__SELECTED PASSAGE__
· · · · ·
Reference no: EM133312309
ETHICS ACROSS TIME AND CULTURES
Advances in Robotics in Japan
Japan has long maintained its position as the world's top exporter of robots, selling nearly 50 percent of the global market share in terms of both units and dollar value. At first, Japan's robots were found mainly in factories making automobiles and electronic equipment, performing simple jobs such as assembling parts. Now Japan is poised to take the lead by putting robots in diverse areas including aeronautics, medicine, disaster mitigation, and search and rescue, performing jobs that human either cannot or, for safety reasons (such as defusing a bomb), should not do. Leading universities such as the University of Tokyo offer advanced programs to teach students not only how to create robots but also how to understand the way robot technology is transforming Japanese society. Universities, research institutions, corporations, and government entities are collaborating to implement the country's next generation of advanced artificial intelligence robot technology, because Japan truly sees the rise of robotics as the "Fourth Industrial Revolution."
New uses of robots include hazardous cleanup in the wake of the 2011 earthquake and tsunami disaster that destroyed the Fukushima Daiichi nuclear power plant. After those events, Japan accelerated its development and application of disaster-response robots to go into radioactive areas and handle remediation.
In the laboratory at the University of Tokyo School of Engineering, advances are also being made in technology that mimics the capabilities of the human eye. One application allows scientists a clear field of vision in extreme weather conditions that are otherwise difficult or impossible for humans to study.
Japanese researchers are also developing a surgical robotic system with a three-dimensional endoscope to conduct high-risk surgery in remote mountainous regions with no specialized doctors. This system is in use in operating rooms in the United States as well, but Japan is taking it a step further by using it in teletherapy, where the patient is hundreds of miles away from the doctor actually performing the surgery. In Japan's manufacturing culture, robots are viewed not as threats but as solutions to many of the nation's most critical problems. Indeed, with Japan's below-replacement fertility since the mid-1970s, Japan's work force has been aging quite rapidly; in fact, beginning in the period from 2010 to 2015, the Japanese population started shrinking. Clearly, robots are potentially quite important as a means to offset prospective adverse consequences of a diminishing labor force.
Questions
1. Does using robots cause a loss of jobs, a shifting of jobs, or both? How should society respond?
2. How might the use of robots add to the increasing inequality in the U.S. economy?
3. Do companies have an ethical responsibility to their workers to training or other support to workers displaced by automation?
· · · · ·
__ENTRIES PROVIDED__
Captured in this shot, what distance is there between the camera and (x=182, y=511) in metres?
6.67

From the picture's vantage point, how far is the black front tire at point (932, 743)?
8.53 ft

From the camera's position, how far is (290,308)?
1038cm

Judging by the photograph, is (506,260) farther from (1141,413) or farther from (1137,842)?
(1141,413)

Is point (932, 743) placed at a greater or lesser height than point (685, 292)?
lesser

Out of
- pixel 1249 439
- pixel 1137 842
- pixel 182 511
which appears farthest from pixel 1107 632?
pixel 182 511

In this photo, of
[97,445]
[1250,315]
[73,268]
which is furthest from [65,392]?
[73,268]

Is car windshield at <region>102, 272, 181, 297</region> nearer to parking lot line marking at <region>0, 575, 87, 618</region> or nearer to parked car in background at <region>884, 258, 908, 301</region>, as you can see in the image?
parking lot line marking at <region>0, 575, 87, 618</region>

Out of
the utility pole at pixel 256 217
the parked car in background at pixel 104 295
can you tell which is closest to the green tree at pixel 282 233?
· · · · ·
__TASKS__
[A] In the passage on robotics in Japan, transcribe the text beginning at the words "Japanese researchers are" and stopping after "diminishing labor force.".
[B] According to the passage on robotics in Japan, what share of the global robot market does Japan sell?

__TASK RESPONSES__
[A]
Japanese researchers are also developing a surgical robotic system with a three-dimensional endoscope to conduct high-risk surgery in remote mountainous regions with no specialized doctors. This system is in use in operating rooms in the United States as well, but Japan is taking it a step further by using it in teletherapy, where the patient is hundreds of miles away from the doctor actually performing the surgery. In Japan's manufacturing culture, robots are viewed not as threats but as solutions to many of the nation's most critical problems. Indeed, with Japan's below-replacement fertility since the mid-1970s, Japan's work force has been aging quite rapidly; in fact, beginning in the period from 2010 to 2015, the Japanese population started shrinking. Clearly, robots are potentially quite important as a means to offset prospective adverse consequences of a diminishing labor force.

[B] Nearly 50 percent, in terms of both units and dollar value.